Stimulated Trafficking of RNAi to Parathyroid toward Its Angiogenetic Vessels for Suppressed Secretion of Parathyroid Hormone

Secondary hyperparathyroidism is driven by pathological overproduction of parathyroid hormone. Surgery is invasive, drug therapy offers only transient control, and both carry substantial side effects. Previous efforts to deliver siRNA to the parathyroid glands achieved only marginal efficacy because the constructs lacked a targeting ligand to overcome the organ’s limited vascular permeability and were rapidly cleared by renal filtration. This study provides a targeted RNA interference therapeutic strategy for treatment of secondary hyperparathyroidism by leveraging the angiogenic characteristics of parathyroid glands via systemic route. Particularly, we manufactured an Arg-Gyl-Asp (RGD)-conjugated siRNA delivery system that exploits the overexpression of integrins and increased vascular permeability in parathyroid glands to achieve preferential siRNA accumulation.
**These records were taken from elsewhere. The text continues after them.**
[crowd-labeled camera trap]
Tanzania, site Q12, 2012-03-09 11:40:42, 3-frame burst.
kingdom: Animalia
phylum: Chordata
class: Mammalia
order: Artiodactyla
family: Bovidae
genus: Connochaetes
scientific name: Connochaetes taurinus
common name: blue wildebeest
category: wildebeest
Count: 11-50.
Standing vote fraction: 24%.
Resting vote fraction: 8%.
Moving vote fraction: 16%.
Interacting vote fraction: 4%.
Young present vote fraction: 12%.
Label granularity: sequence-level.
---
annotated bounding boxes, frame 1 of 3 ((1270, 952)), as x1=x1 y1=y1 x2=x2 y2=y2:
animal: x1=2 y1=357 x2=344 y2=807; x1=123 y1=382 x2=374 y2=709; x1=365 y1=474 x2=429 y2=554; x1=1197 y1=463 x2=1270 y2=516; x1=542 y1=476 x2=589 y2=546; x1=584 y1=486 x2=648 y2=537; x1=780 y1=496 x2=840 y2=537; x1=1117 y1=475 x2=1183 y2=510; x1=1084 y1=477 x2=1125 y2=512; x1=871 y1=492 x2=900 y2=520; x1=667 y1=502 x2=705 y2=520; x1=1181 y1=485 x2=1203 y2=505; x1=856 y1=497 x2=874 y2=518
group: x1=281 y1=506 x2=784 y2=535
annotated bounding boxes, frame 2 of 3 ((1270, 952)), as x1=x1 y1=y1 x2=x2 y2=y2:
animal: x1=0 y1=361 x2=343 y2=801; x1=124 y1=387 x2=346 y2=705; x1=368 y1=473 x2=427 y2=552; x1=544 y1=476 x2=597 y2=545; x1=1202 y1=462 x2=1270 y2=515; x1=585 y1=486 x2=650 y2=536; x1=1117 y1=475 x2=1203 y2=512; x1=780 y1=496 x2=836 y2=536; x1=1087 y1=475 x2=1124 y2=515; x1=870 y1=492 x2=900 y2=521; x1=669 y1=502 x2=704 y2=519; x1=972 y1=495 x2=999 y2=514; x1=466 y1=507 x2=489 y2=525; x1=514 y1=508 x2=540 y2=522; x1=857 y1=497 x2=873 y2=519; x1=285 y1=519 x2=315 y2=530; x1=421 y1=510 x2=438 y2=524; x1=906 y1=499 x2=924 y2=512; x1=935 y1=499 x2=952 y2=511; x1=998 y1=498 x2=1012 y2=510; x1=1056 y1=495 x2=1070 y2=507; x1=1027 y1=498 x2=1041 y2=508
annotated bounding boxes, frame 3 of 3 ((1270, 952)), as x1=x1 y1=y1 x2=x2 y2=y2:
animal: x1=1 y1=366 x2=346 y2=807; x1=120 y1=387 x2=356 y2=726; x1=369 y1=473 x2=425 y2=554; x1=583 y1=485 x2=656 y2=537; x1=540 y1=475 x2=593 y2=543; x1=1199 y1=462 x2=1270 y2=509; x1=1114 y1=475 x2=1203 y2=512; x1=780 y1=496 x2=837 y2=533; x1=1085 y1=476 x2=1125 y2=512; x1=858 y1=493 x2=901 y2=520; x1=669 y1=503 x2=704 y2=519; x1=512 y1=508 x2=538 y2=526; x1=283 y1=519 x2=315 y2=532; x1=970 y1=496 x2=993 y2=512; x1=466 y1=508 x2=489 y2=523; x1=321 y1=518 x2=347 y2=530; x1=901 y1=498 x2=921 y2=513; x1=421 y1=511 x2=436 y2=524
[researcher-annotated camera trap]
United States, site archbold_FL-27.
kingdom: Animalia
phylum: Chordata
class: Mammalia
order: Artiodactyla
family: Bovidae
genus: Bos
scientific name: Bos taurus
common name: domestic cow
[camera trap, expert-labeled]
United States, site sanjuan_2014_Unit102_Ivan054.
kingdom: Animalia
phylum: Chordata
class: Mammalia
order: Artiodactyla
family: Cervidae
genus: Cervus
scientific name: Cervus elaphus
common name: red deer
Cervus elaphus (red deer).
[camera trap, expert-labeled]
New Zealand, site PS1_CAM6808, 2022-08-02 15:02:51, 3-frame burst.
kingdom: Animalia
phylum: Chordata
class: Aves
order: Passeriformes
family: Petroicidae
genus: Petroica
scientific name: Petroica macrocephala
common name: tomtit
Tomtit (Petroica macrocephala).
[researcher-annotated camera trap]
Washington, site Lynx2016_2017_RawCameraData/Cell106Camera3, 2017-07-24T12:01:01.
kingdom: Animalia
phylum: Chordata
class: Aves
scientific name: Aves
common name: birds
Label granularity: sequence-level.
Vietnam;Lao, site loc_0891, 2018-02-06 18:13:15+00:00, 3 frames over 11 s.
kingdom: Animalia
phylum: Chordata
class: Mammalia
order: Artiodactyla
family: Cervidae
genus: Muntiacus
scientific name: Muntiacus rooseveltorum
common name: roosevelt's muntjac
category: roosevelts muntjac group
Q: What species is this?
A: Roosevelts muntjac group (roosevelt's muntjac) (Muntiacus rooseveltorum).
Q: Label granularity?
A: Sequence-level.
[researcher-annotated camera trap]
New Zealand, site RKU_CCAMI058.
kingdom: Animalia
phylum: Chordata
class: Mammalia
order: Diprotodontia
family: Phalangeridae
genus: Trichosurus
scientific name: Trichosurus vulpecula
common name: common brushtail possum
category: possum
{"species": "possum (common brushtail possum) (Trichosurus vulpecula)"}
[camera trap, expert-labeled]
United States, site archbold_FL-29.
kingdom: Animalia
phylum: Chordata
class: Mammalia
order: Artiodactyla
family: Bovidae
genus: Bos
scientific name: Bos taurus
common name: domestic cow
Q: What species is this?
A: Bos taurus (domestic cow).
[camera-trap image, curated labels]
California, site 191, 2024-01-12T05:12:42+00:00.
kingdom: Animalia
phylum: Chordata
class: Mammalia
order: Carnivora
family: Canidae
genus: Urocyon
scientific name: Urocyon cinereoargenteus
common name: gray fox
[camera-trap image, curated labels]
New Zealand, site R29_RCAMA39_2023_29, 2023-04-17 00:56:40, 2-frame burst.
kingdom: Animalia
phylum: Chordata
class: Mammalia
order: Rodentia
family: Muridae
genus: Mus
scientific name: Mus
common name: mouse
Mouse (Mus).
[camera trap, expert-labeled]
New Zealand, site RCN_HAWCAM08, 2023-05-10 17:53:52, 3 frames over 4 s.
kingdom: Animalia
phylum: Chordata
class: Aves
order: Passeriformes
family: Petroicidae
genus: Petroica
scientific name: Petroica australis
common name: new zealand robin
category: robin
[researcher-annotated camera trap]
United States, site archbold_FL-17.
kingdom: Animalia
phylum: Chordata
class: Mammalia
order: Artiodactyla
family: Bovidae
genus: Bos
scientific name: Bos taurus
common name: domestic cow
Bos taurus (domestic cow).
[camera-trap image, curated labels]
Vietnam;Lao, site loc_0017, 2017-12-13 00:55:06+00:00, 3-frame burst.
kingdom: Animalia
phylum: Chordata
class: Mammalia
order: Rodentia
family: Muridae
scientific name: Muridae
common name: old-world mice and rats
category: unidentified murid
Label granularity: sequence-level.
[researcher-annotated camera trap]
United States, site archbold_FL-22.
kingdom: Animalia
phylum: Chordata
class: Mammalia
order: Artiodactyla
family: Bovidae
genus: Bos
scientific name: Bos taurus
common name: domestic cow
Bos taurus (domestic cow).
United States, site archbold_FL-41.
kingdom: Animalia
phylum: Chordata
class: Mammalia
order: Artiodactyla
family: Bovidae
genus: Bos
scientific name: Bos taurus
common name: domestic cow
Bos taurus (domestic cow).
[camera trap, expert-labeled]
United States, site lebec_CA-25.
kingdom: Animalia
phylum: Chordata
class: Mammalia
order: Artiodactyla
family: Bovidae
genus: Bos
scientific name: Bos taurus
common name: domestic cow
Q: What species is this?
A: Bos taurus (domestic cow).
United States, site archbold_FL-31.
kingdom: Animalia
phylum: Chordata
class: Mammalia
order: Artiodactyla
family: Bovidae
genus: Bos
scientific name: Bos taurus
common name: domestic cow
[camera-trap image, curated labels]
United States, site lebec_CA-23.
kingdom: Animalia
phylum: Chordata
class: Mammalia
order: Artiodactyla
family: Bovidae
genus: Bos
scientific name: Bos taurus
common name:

The multifunctional cationic copolymers of RGD-poly(ethylene glycol) (PEG)-polylysine-azido [PLys(N₃)] and PLys(ss-dibenzocyclooctyne: DBCO) were synthesized and characterized, demonstrating their ability to formulate robust nanocomplexes with small interference RNA [(siRNA): knockdown of parathyroid hormone (PTH)] by virtue of favorable reversible disulfide cross-linking (based on click reaction) post electrostatic complexation. These nanocomplexes exhibited prolonged systemic circulation, preferential accumulation in the angiogenic parathyroid glands, and active intracellular delivery, leading to significant suppression of PTH expression. In a parathyroid hyperplasia mouse model, the siPTH delivery construct from RGD–PEG-PLys(N₃)&PLys(ss-DBCO) substantially reduced the serum PTH levels to near-normal values, highlighting the therapeutic potential of our siRNA delivery system. Hence, this RNAi approach outperforms conventional modalities by achieving rapid, potent, and sustained gene knockdown without surgical risk or chronic pharmacologic burden, establishing a paradigm for precision endocrine therapy.